■ Set of tasks:
(1) In the excerpt on the European Commission's tax reform package, how many distinct actions does the action plan present?
(2) Quote the excerpt on the European Commission's tax reform package between "The EC’s communication" and "internationally agreed standards.", inclusive.
(3) Continue the excerpt on the European Commission's tax reform package from where it stops.

■ Excerpt provided:
----
To respond to all of the above challenges, the European Commission has prepared a vast reform of its taxation policy whose general outlines were presented in mid-July and are part of a fair and simple taxation package. The package is made up of three basic initiatives:
The action plan presents 25 distinct actions to make taxation simpler, fairer and better attuned to the modern economy. These actions will make life easier for honest taxpayers by removing administrative obstacles at every step of the tax proceedings. The implementation of these measures is planned for 2020-2024.
The proposal for the revision of the directive on administrative cooperation in tax matters (DAC 7) focuses on the automatic exchange of information about revenues generated from digital services.
The EC’s communication on tax good governance emphasises the promotion of fair taxation and clamping down on unfair tax competition, in the EU and internationally. It also proposes improvements to the EU list of non-cooperative jurisdictions, which deals with non-EU countries that refuse to follow internationally agreed standards.
----
■ Supplied information:
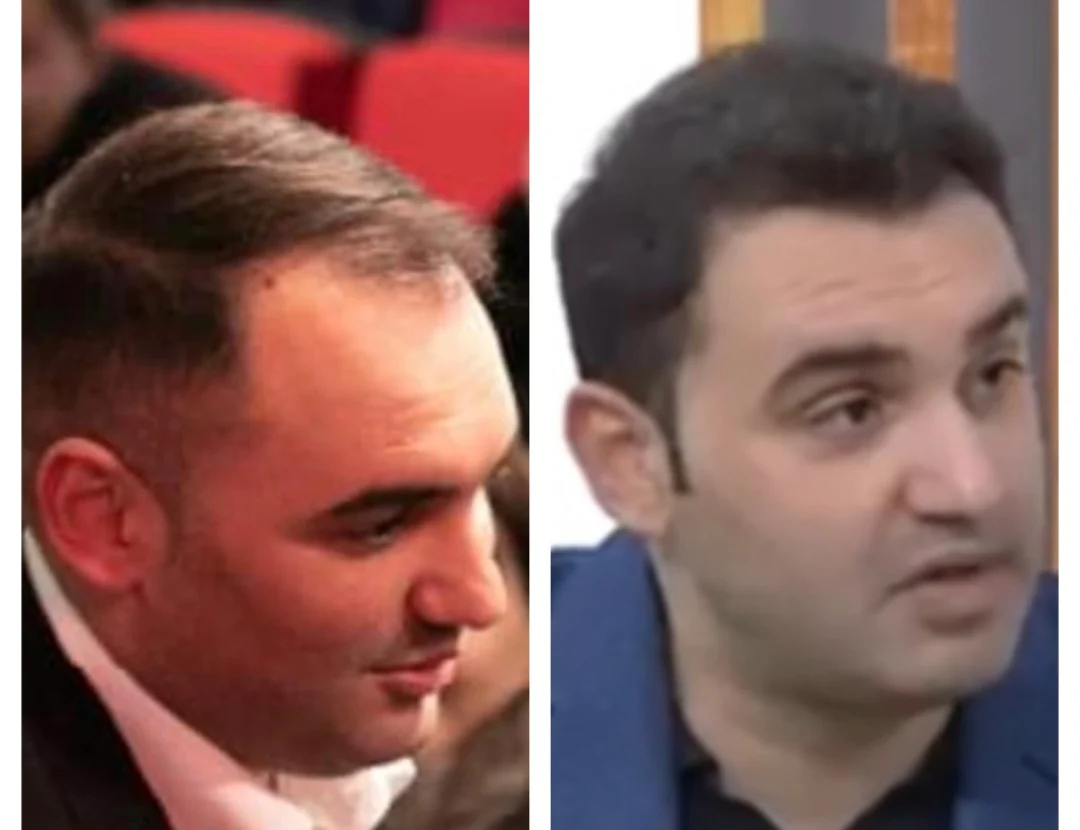 ‘Malloset’ edhe Belo Ezmeri, flet përçart pasi mbolli flokët dhe u rrah me 60 mijë vota: Rama i bllokoi pasaportën, por Veliajn e panë në avion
----
■ Solved problems:
(1) 25

(2)
The EC’s communication on tax good governance emphasises the promotion of fair taxation and clamping down on unfair tax competition, in the EU and internationally. It also proposes improvements to the EU list of non-cooperative jurisdictions, which deals with non-EU countries that refuse to follow internationally agreed standards.

(3)
Both the action plan and the EC’s communication primarily stress the need for fairer taxation of digital platforms and other technology companies; simultaneously, they draw attention to the importance of a code of conduct for corporate entities, the reform of the VAT payment system, the fight against tax evasion, fairer taxation of corporate entities including the simplification of administration when paying taxes across the EU, and dealing with the issue of tax havens. The commissionaires also propose a radical reform of the taxation of income of corporate entities within the EU, previously known as the Common Consolidated Corporate Tax Base – CCCTB, on the EU agenda since 2011.
The documents issued do not include any concrete measures within the individual actions; these should be presented by the end of 2020, as the EC currently gives preference to solutions at the OECD level. If consensus is not reached on a global level, the EU will adopt its own legislative solution for corporate and digital taxes. It should also be made clear that unanimous consent of all member states is necessary to approve the EC’s tax package, which seems very improbable based on previous experience.